▶ _Short problem_
Rewrite the listing below, replacing "rocky outcrop" with "stone ledge" and keeping everything else the same. Omit the pictures from your version.

▶ _Given data_
****************************************

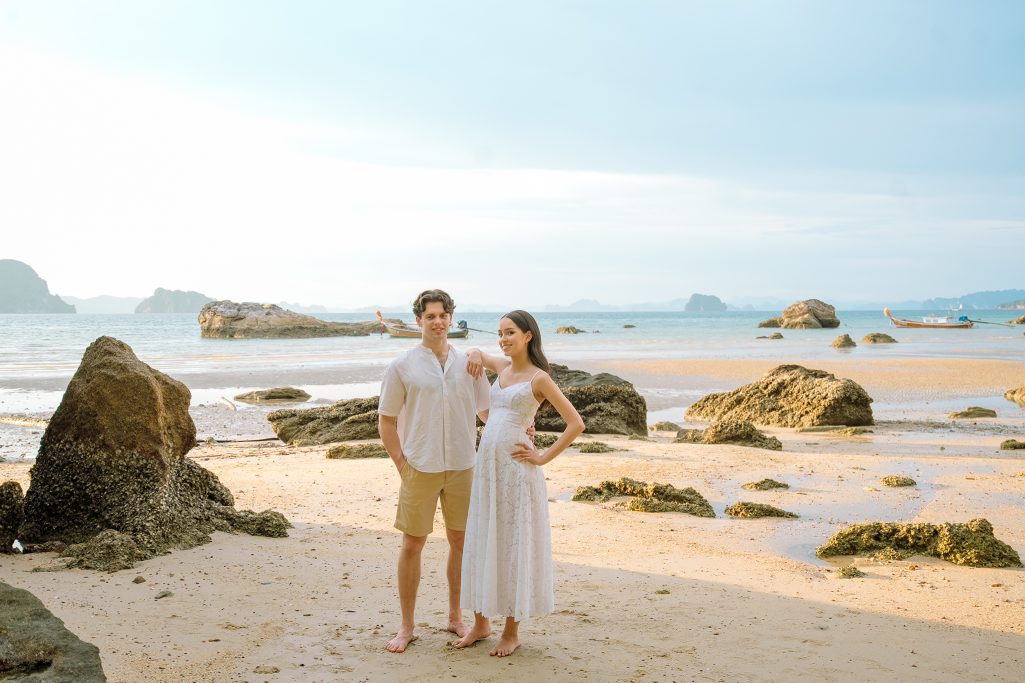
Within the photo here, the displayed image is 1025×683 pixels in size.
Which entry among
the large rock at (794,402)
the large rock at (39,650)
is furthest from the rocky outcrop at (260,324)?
the large rock at (39,650)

****************************************

▶ _Output of the exercise_
Within the photo here, the displayed image is 1025×683 pixels in size.
Which entry among
the large rock at (794,402)
the large rock at (39,650)
is furthest from the stone ledge at (260,324)?
the large rock at (39,650)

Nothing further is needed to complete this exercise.